Santander Credit Research | The Spanish government approved a fourth tranche (€20 billion) of the €100 billion worth of guarantees for corporate loans which was announced on 24th March. This is part of the economic aid package to mitigate the negative impact of the containment measures imposed due to the Covid-19 outbreak. The new tranche approved will be aimed entirely at guaranteeing loans to small and medium sized enterprises (SMEs) and the self-employed.
With this fourth tranche, the government will have aleady approved the use of €84.5 billion of guarantees, of which about €60 billion correspond to those for SMEs and self-employed. The approval of this tranche earmarked entirely for SMEs and self-employed follows the approval of another two for the same amount on April 10th and March 24th. However, only the last two have focused exclusively on loans to SMEs and self-employed, while the first tranche was divided equally between guarantees for loans to large companies and for SMEs. On May 5, the government also approved another tranche of guarantees amounting to €24.5 billion for SMEs (€10 billion), large companies (€10 billion), promissory notes negotiated on the domestic market ( €4 billion) and a small part ( €500 Bn) for other types of guarantee corporations.

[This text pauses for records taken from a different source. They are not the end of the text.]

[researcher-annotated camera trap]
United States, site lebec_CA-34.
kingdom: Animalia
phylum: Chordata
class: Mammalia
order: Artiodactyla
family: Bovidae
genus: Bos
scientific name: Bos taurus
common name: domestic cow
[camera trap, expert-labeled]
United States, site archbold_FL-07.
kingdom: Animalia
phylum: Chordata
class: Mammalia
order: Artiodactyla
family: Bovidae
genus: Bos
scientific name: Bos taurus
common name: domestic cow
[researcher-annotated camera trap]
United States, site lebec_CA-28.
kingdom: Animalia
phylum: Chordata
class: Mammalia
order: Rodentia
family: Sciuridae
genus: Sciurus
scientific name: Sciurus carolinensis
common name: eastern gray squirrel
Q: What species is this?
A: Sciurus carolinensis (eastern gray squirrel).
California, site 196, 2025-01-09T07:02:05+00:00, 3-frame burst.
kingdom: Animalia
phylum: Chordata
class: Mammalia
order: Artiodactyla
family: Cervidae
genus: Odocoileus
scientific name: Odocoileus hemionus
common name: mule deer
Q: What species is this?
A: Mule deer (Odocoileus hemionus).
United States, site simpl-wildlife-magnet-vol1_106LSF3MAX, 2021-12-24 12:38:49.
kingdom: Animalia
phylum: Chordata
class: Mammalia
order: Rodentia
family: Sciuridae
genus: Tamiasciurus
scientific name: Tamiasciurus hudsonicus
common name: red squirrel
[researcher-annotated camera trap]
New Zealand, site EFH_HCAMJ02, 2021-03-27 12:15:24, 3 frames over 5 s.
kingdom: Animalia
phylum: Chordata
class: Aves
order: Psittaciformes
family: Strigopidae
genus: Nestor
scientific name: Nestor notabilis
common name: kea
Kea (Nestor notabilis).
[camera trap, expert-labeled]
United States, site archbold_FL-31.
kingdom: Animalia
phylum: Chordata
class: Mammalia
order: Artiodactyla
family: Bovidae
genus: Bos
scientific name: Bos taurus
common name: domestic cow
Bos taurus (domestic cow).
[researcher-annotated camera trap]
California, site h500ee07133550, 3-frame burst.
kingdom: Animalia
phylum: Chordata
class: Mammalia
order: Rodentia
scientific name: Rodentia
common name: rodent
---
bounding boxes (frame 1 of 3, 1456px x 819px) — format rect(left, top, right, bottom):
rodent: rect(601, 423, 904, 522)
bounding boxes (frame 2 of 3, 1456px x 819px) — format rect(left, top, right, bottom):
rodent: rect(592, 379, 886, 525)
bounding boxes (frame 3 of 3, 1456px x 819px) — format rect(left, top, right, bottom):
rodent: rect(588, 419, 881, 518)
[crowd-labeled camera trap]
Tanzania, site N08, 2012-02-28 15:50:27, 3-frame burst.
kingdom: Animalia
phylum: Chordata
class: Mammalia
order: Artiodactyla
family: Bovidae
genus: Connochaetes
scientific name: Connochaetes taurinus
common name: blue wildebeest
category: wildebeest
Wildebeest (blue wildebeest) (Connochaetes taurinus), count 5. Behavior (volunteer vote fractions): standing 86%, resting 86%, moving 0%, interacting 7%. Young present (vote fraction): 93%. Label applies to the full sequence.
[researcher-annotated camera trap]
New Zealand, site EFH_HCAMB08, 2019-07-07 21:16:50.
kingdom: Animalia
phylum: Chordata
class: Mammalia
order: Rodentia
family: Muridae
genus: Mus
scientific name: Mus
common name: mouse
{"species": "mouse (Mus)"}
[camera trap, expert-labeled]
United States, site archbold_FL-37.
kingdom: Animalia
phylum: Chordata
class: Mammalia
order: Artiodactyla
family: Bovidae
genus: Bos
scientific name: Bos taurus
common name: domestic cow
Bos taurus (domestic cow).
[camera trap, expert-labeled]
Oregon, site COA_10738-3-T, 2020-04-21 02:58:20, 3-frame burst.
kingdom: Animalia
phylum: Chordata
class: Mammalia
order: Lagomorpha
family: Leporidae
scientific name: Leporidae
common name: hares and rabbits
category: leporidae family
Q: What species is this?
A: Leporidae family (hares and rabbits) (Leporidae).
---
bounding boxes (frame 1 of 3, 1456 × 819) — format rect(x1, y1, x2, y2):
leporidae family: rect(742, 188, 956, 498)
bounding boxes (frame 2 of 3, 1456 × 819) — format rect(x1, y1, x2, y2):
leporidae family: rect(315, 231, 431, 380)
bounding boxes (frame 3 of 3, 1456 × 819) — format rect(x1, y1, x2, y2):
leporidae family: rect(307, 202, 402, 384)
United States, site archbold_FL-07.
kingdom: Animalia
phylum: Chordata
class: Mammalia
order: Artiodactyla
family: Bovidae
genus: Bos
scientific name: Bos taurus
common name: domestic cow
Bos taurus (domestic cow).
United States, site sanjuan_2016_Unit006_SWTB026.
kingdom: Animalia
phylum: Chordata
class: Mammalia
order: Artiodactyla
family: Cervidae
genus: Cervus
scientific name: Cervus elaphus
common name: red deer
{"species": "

As we have mentioned in the past, we believe the Spanish government’s line of guarantees supports the quality of Spanish banks’ assets in the context of the general economic package. In particular, it ensures that the liquidity of the corporate sector does not dry up as a result of the foreseeable economic slowdown due to the quarantine measures imposed in Spain. As is the case of packages launched by other European governments, Spain’s guarantee line, in combination with the ECB measures providing abundant cheap liquidity, is proving to be very effective. It is achieving the objective of ensuring the flow of credit to the economy in relatively stable financial conditions. According to ECB data, corporate lending in Spain grew by 2.1% in March 2020, after several years of decline, with the exception of a few short periods when it was around 0%. Meanwhile Spanish banks increased their net lending from the ECB by €26 billion.
The data for the first quarter published by the banks on the growth of corporate loans (which therefore includes the months prior to the availability of the public aid package) suggests that growth at some institutions exceeds the system average indicated by the ECB. (For example, loans granted to companies in Q1’20 grew by 9.1% a year at Bankia, 6.9% a year at Bankinter and 3.1% a year at CaixaBank). Meawhile, lending rates to these companies remained relatively stable in Spain, at 1.7% in March, according to the ECB. These trends can be expected to continue, as the government releases the remaining part of the guarantee line. Given that the changes introduced by the ECB in March regarding the rules on collateral make loans guaranteed by the government eligible for discounting in central bank instruments, lenders will continue to benefit from cheap financing for this type of loan.
It should also be noted that since over 80% of the total earmarked in the economic support package has already been allocated in just three months, there could be additional demand for corporate credit beyond the limit of the existing government guarantee line. That said, this may not be fully met by the banking system if it does not benefit from government support.